» **REQUIRED WORK**:
List each line of the records below that contains the string "building".

===== INPUT RECORDS

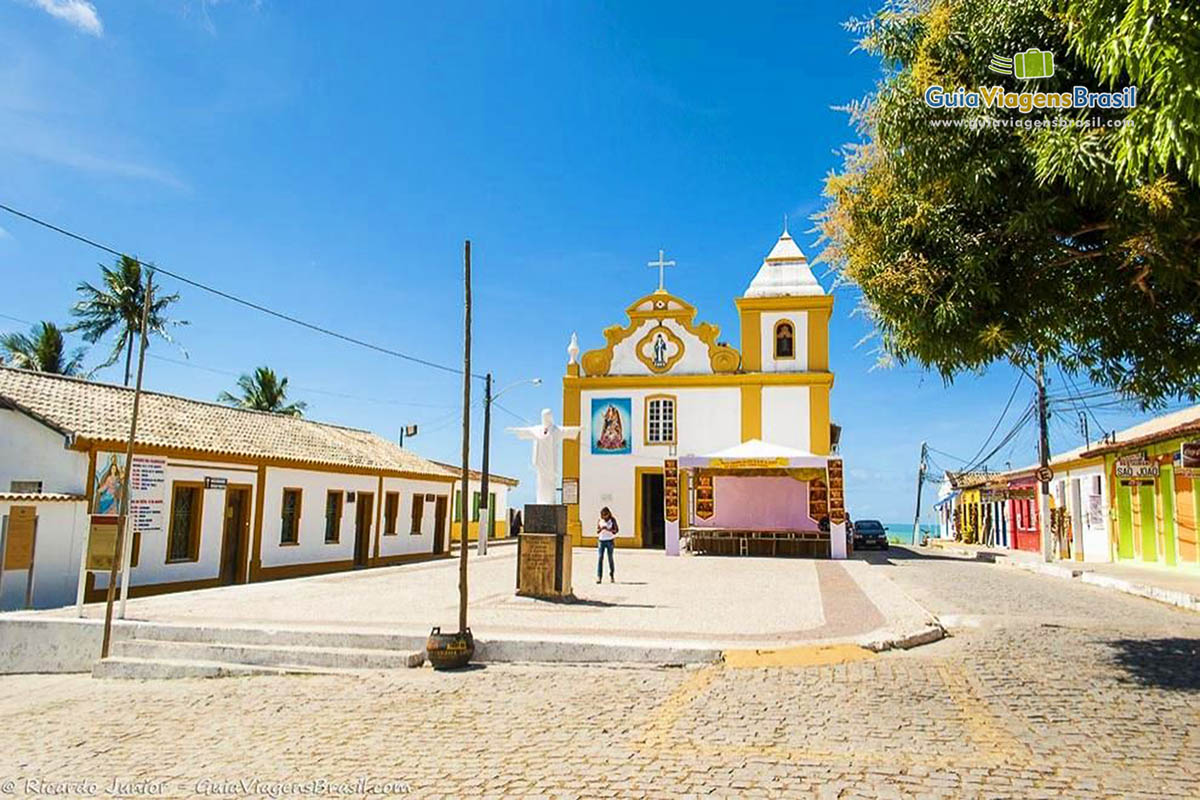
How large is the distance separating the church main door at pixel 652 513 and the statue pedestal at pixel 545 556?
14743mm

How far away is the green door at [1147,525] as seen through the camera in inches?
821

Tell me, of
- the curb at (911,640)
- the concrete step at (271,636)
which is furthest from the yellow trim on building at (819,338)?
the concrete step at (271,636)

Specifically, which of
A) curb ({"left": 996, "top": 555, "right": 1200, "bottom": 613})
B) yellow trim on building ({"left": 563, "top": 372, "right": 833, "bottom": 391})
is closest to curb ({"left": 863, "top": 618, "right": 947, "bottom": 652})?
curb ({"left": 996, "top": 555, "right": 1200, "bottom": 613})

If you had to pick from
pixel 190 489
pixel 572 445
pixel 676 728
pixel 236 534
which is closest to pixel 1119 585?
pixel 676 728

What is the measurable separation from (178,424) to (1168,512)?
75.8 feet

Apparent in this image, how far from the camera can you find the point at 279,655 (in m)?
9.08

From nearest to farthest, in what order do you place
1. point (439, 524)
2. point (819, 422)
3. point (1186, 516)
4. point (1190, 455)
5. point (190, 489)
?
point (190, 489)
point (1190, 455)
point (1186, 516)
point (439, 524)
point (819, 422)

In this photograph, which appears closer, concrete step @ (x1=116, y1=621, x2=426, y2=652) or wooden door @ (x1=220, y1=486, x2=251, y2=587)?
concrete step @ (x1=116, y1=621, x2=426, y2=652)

==========
===== INPUT RECORDS

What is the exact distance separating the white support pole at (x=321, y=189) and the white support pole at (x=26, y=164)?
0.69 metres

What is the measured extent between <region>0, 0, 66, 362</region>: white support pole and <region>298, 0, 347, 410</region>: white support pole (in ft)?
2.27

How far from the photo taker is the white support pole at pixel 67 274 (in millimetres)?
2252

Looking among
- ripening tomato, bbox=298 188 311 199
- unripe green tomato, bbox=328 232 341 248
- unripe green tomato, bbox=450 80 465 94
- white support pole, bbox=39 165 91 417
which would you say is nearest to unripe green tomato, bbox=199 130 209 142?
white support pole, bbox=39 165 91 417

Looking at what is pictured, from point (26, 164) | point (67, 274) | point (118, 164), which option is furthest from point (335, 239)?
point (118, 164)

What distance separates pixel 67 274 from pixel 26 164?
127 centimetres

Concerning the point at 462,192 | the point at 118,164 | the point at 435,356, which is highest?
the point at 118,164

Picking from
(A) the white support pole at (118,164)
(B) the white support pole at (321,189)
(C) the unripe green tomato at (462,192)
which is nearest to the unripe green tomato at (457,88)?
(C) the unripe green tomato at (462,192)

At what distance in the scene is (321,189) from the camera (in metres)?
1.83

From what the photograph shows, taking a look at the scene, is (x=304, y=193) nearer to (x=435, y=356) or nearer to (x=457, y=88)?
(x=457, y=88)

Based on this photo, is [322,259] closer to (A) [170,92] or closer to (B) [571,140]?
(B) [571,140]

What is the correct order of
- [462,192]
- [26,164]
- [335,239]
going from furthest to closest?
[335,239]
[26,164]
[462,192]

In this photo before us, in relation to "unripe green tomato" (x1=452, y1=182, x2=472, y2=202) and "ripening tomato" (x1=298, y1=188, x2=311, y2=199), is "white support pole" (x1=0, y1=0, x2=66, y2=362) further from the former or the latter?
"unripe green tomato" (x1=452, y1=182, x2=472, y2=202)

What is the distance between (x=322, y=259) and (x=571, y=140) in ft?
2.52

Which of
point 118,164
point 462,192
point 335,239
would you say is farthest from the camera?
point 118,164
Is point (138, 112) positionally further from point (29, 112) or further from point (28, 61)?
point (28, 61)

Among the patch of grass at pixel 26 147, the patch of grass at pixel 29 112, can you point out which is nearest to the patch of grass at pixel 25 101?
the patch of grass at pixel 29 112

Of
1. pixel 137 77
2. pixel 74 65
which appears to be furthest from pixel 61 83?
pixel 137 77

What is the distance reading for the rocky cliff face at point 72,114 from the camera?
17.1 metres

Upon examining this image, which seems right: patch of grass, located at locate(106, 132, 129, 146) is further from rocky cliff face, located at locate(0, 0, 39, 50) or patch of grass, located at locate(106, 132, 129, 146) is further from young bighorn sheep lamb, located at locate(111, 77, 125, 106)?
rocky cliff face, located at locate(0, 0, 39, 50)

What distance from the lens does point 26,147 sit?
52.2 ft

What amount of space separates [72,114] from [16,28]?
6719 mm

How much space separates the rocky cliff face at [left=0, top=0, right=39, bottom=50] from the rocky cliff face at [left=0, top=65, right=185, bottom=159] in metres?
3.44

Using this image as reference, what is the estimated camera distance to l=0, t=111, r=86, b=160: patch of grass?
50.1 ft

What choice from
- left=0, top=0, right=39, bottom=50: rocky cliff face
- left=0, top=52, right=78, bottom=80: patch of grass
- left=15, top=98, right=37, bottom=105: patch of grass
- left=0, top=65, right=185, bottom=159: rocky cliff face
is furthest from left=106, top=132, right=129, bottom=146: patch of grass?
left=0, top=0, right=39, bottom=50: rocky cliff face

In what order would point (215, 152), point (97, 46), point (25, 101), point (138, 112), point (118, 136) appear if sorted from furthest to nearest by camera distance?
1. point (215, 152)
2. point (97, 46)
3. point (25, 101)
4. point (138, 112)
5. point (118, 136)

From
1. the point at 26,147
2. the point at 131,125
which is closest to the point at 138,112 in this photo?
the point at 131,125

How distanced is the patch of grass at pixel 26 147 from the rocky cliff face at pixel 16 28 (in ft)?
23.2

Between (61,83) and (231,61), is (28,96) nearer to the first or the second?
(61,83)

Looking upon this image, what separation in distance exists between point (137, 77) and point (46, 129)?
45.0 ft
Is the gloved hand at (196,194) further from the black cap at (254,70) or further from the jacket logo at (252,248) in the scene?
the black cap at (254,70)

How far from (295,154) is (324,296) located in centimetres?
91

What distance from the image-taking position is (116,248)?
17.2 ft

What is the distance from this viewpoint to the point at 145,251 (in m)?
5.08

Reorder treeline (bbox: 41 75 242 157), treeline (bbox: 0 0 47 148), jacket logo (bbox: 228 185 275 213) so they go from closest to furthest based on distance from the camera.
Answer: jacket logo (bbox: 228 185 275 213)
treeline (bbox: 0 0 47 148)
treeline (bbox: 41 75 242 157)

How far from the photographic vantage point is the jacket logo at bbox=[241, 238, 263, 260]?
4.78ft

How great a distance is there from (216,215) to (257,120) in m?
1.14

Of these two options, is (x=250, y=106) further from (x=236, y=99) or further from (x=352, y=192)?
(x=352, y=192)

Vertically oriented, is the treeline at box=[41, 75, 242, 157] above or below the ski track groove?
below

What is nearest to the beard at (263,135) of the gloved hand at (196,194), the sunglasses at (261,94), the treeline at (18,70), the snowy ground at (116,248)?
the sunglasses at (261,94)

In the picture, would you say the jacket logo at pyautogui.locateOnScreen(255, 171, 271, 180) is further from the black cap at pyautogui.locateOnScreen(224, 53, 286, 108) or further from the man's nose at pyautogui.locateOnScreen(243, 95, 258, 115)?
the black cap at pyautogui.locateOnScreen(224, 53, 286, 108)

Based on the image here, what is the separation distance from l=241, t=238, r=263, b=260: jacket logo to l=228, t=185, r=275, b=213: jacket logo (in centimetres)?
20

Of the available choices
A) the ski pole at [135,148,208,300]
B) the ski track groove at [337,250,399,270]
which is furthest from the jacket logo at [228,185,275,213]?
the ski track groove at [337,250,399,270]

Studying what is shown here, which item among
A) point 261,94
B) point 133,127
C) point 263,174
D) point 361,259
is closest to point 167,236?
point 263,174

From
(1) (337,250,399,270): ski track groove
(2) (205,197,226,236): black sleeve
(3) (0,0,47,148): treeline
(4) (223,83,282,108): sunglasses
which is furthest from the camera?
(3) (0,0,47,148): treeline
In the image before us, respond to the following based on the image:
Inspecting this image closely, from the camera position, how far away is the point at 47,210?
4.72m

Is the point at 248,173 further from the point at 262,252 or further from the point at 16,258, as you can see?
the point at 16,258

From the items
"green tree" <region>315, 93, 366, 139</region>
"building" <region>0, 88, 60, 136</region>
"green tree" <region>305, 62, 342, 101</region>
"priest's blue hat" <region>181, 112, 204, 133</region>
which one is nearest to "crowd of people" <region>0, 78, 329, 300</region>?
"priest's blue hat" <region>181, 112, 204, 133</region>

==========

» **SOLUTION TO THE PROBLEM**:
which is furthest from the yellow trim on building at (819,338)?
B) yellow trim on building ({"left": 563, "top": 372, "right": 833, "bottom": 391})
"building" <region>0, 88, 60, 136</region>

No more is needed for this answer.